O desenho é um suporte artístico ligado à produção de obras bidimensionais, diferindo, porém, da pintura e da gravura. Neste sentido, o desenho é encarado tanto como processo quanto como resultado artístico. No primeiro caso, refere-se ao processo pelo qual uma superfície é marcada aplicando-se sobre ela a pressão de uma ferramenta (em geral, um lápis, caneta ou pincel) e movendo-a, de forma a surgirem pontos, linhas e formas planas. O resultado deste processo (a imagem obtida), portanto, também pode ser chamada de desenho.
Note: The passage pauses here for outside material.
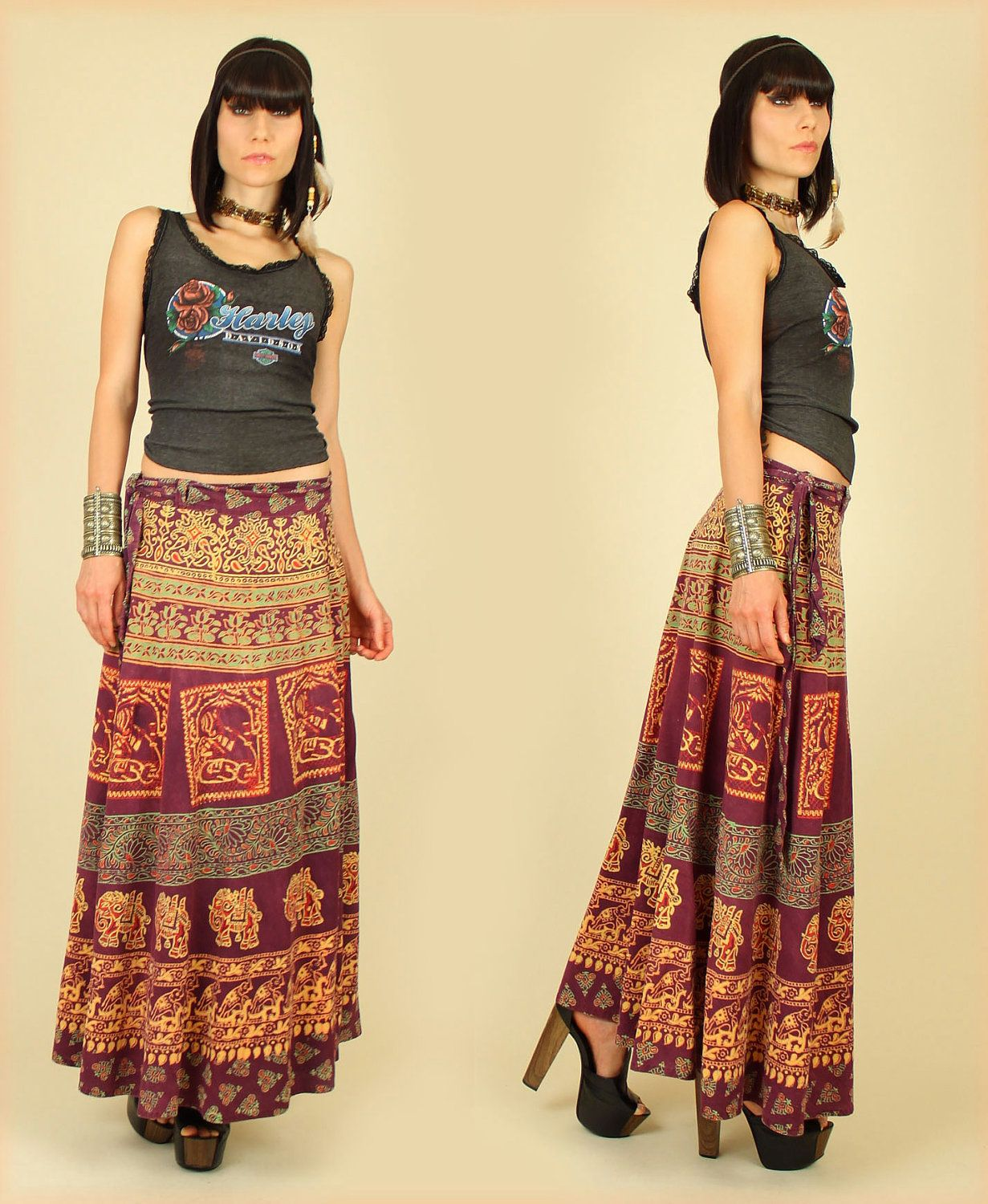 Wrap indian skirt how to wear best photo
Desta forma, um desenho manifesta-se essencialmente como uma composição bidimensional formada por linhas, pontos e formas.

A representação do homem vitruviano, como imaginado por Leonardo da Vinci, é um dos desenhos mais conhecidos do mundo

O desenho envolve uma atitude do desenhista (o que poderia ser chamado de desígnio) em relação à realidade: o desenhista pode desejar imitar a sua realidade sensível, transformá-la ou criar uma nova realidade com as características próprias da bidimensionalidade ou, como no caso do desenho de perspectiva, a tridimensionalidade.

Desenho como projeto

O desenho livre nem sempre é um fim em si. O termo é muitas vezes usado para se referir ao projeto ou esboço para um outro fim. Nesse sentido o desenho pode significar a composição ou os elementos estruturais de uma obra. Mais corretamente, isso é denominado bosquejo, debuxo, esboço ou rascunho.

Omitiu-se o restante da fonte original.